### What the task requires
Working line by line, output the entries below exactly as they appear.

Collected data:
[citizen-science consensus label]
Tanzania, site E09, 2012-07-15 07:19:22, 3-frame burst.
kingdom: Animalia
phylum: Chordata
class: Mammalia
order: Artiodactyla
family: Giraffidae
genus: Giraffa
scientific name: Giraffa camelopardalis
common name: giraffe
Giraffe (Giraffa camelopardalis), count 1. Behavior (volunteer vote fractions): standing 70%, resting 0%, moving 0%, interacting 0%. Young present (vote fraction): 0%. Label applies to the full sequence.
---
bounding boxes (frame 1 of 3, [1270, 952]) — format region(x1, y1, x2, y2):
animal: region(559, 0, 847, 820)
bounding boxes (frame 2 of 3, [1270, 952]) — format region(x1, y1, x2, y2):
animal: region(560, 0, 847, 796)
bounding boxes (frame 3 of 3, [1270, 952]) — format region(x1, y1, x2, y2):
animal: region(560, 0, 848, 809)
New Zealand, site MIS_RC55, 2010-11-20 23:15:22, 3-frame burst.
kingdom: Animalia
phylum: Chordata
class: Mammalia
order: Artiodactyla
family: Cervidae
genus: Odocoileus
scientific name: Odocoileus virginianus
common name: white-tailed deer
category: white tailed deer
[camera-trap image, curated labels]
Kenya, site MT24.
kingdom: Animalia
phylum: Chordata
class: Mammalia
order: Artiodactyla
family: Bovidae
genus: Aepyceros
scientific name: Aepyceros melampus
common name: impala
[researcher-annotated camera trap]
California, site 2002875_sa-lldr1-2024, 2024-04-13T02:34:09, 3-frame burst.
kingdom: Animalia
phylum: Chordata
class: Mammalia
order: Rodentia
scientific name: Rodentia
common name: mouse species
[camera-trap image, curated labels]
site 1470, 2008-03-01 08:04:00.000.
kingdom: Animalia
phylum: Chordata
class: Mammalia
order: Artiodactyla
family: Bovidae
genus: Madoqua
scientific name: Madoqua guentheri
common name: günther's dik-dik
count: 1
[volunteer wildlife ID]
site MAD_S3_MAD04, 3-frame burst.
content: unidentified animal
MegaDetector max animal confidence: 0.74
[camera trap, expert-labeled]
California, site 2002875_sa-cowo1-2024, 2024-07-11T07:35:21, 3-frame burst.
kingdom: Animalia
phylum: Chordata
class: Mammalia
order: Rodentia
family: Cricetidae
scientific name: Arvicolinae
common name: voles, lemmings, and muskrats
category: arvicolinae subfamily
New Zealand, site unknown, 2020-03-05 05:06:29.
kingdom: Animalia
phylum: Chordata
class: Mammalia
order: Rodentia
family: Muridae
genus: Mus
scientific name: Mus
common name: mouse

### The answer
[citizen-science consensus label]
Tanzania, site E09, 2012-07-15 07:19:22, 3-frame burst.
kingdom: Animalia
phylum: Chordata
class: Mammalia
order: Artiodactyla
family: Giraffidae
genus: Giraffa
scientific name: Giraffa camelopardalis
common name: giraffe
Giraffe (Giraffa camelopardalis), count 1. Behavior (volunteer vote fractions): standing 70%, resting 0%, moving 0%, interacting 0%. Young present (vote fraction): 0%. Label applies to the full sequence.
---
bounding boxes (frame 1 of 3, [1270, 952]) — format region(x1, y1, x2, y2):
animal: region(559, 0, 847, 820)
bounding boxes (frame 2 of 3, [1270, 952]) — format region(x1, y1, x2, y2):
animal: region(560, 0, 847, 796)
bounding boxes (frame 3 of 3, [1270, 952]) — format region(x1, y1, x2, y2):
animal: region(560, 0, 848, 809)
New Zealand, site MIS_RC55, 2010-11-20 23:15:22, 3-frame burst.
kingdom: Animalia
phylum: Chordata
class: Mammalia
order: Artiodactyla
family: Cervidae
genus: Odocoileus
scientific name: Odocoileus virginianus
common name: white-tailed deer
category: white tailed deer
[camera-trap image, curated labels]
Kenya, site MT24.
kingdom: Animalia
phylum: Chordata
class: Mammalia
order: Artiodactyla
family: Bovidae
genus: Aepyceros
scientific name: Aepyceros melampus
common name: impala
[researcher-annotated camera trap]
California, site 2002875_sa-lldr1-2024, 2024-04-13T02:34:09, 3-frame burst.
kingdom: Animalia
phylum: Chordata
class: Mammalia
order: Rodentia
scientific name: Rodentia
common name: mouse species
[camera-trap image, curated labels]
site 1470, 2008-03-01 08:04:00.000.
kingdom: Animalia
phylum: Chordata
class: Mammalia
order: Artiodactyla
family: Bovidae
genus: Madoqua
scientific name: Madoqua guentheri
common name: günther's dik-dik
count: 1
[volunteer wildlife ID]
site MAD_S3_MAD04, 3-frame burst.
content: unidentified animal
MegaDetector max animal confidence: 0.74
[camera trap, expert-labeled]
California, site 2002875_sa-cowo1-2024, 2024-07-11T07:35:21, 3-frame burst.
kingdom: Animalia
phylum: Chordata
class: Mammalia
order: Rodentia
family: Cricetidae
scientific name: Arvicolinae
common name: voles, lemmings, and muskrats
category: arvicolinae subfamily
New Zealand, site unknown, 2020-03-05 05:06:29.
kingdom: Animalia
phylum: Chordata
class: Mammalia
order: Rodentia
family: Muridae
genus: Mus
scientific name: Mus
common name: mouse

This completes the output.